Seoul, South Korea
- More about your oliver guide: Sarah Collins
- Trip type: Adult, Group getaway, Solo, City
- Activity level: moderate
- Ideal length of trip: 3-4 days
to & from
I flew here from Hong Kong which was a breeze and back to SFO non-stop 10 hours. Traffic can be a challenge in Seoul so give yourself extra time to get into town and if possible, avoid rush hour.
We stayed at the Westin which was central and had all of the necessary amenities. There is a Four Seasons available and The Shilla Seoul was highly recommended.
eat and drink
The food in Korea says so much about the culture and history of the country. It is largely vegetarian and Korean BBQ is a fairly new thing that came about in the 80’s, with the influx of money, came more meat. Kimchi is served at almost every meal and there are endless varieties. Bibimbap and Jeon (savory, pan fried pancakes) are staples.
Street food is the best way to experience the culture of Seoul. Gwangjang market is one of the most amazing street food expereinces one could hope for.

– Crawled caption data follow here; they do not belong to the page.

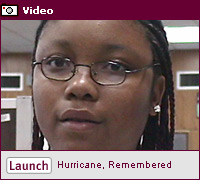 Click here to launch video.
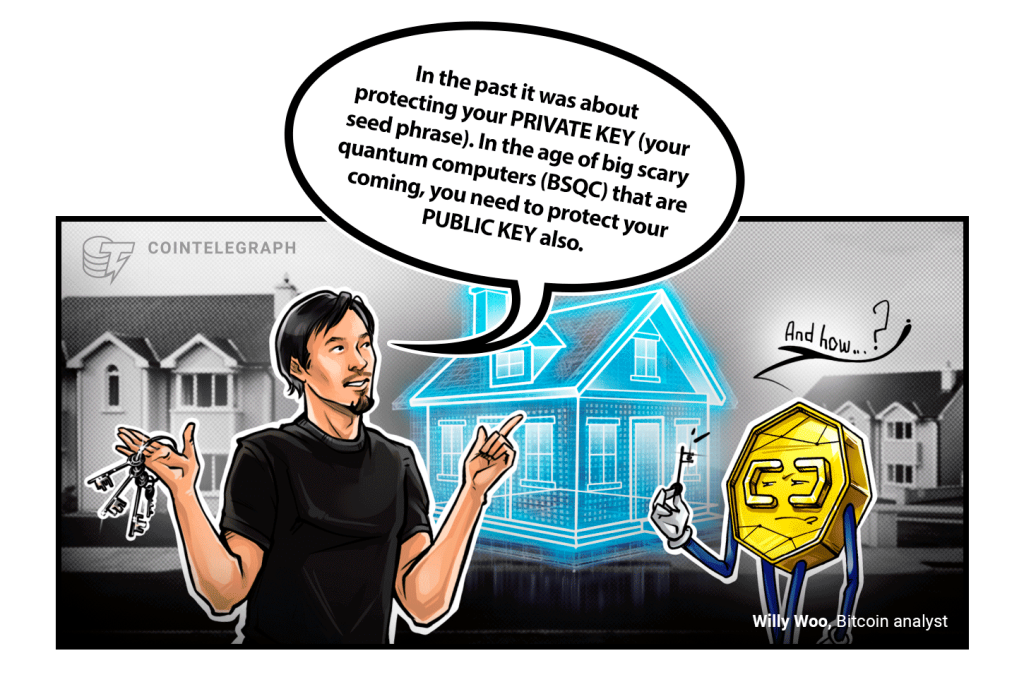 Hodler’s Digest, Nov. 9 – 15 18 Digest 14 11 1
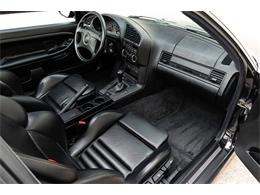 1995 BMW M3 (CC-2030949) for sale in Houston, Texas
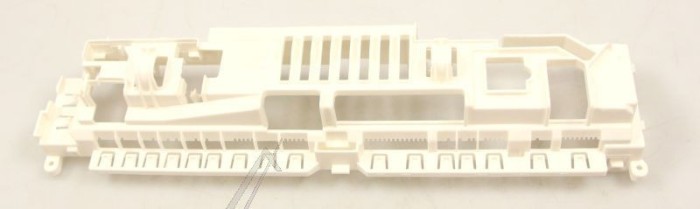 PCB BOX/T SERIES-V2 42205974 masina de spalat Fram FWM-V6010T1D VESTEL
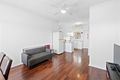 Property photo of 51/49 Leader Street Goodwood SA 5034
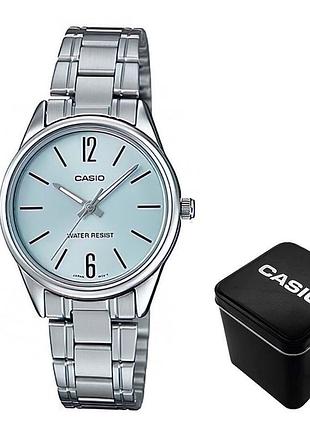 Casio ltp-v005d-2b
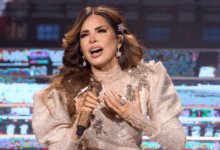 Gloria Trevi Net Worth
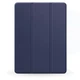 Чехол для планшета BeCover Smart Case Oppo Pad Mini (OPD2515) 8.8" Deep Blue (715813) - изображение 3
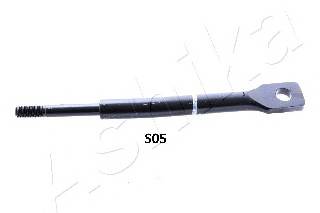 ASHIKA 106-0S-S05R Стабілізатор, ходова части... ASHIKA 106-0S-S05R Стабілізатор, ходова части...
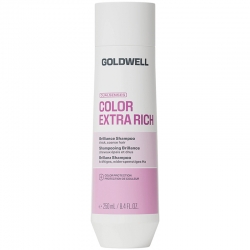 Goldwell Dualsenses Color Extra Rich Brilliance Shampoo 250 ml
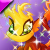 Zzzzz 1774733339exoticfoilthundercrackeravatar — Miscrits: World of Creatures; Version 2.20.0 option 50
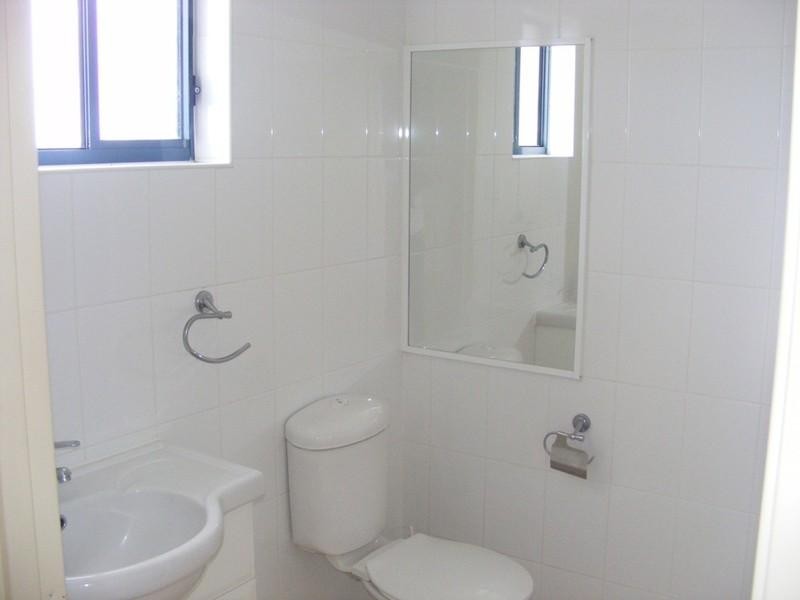 The Entrance North NSW 2261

Coffee shops are everywhere is Seoul. The living spaces are very small and Korean generally don’t entertain in their home so most meetups occur in numerous coffee shops. There are so many that they go to extremes to differentiate themselves.
Koreans have an affinity for beer but in addition, there are several liquors that are in abundance. Soju and makgeoli are the two most popular. Sool Gallery in Gangnam is run by the state and will host you either by walk-in or a once daily in-depth tasting by appointment that is meant to educate tourists and introduce them to local breweries.
- C Through Coffee shop for the most instagrammable cup of joe you're likely to have in this lifetime. Black Essence Coffee Shop is another serious roastery and shop.
- Nagawan Market - oldest market in the city
- If you're looking for a sceney restaraunt, check out SMT Seoul. Fancy: Pierre Gagnaire a Seoul.
Buckchon was my favorite part of the city. It’s a very old neighborhood with preserved homes called Hanoks. There are tons of artisanal shops and my favorites were:
Space D9 – art gallery
Ganhand – handmade scents and candles
Haren and Fox and Wolf – clothing
Gentle Monster – South Korean eye-wear brand whose store is in a renovated public bathhouse. The store is so beautiful, it’s almost like visiting a mini-museum.
Also, there is a street called masters alley where you can learn to make traditional Korean handicrafts.
- Find a shop that will hand carve a stamp for you as a lovely gift or souvenir.
- Gyeongbokgung Palace - Crowded with tourists dressed in traditional Hanboks.
- Walk around Insadong and while there, check out Ssamjigil. It's a small mall filled with local up and coming designers.
If possible, the first thing you should do is book a food tour with Veronica at Gastro Tour Seoul. It is a lovely way to get introduced to some of the history of the country and also see some of the sights mentioned above. Veronica is extremely knowledgeable about foods around the world and has quite the background. Hands Down – do not miss. www.gastrotourseoul.com
The neighborhood of Gangnam can be a little misleading. We were initially dropped off by the main transportation station which felt a lot like a giant shopping area. You have to wander a bit North to get to the area that is more interesting with better shops and restaurants. Ask the hotel for guidance before you set out.
- Have a Korean BBQ meal at Maple Tree then head out for a night on the town in the same neighborhood of Itaewon. District is a good choice for a lounge
- PP Seoul is a lovely rooftop bar in a neighborhood area - great spot for an afternoon cocktail on a nice day.
- April is a great time of year to visit. The weather is similar to San Francisco and the blooming cherry blossoms make everything that much more beautiful.
- Very few taxi drivers speak English and the first one who picked me up at the airport was amazing. He is also available for private hire at $25/hr AND has free WiFi. email@example.com He's also on what'sApp +82-10-9023-5066
Seoul is a city that is very spread out with a lot of traffic. Try your best to plan accordingly to avoid schlepping all over.
DMZ tour is a maybe. While interesting, it feels like a “tour” and is a pretty big time commitment.
Uber doesn’t really work here and taxi drivers are plentiful but do not speak English. Help yourself by getting the hotel concierge to write down your destinations for the drivers.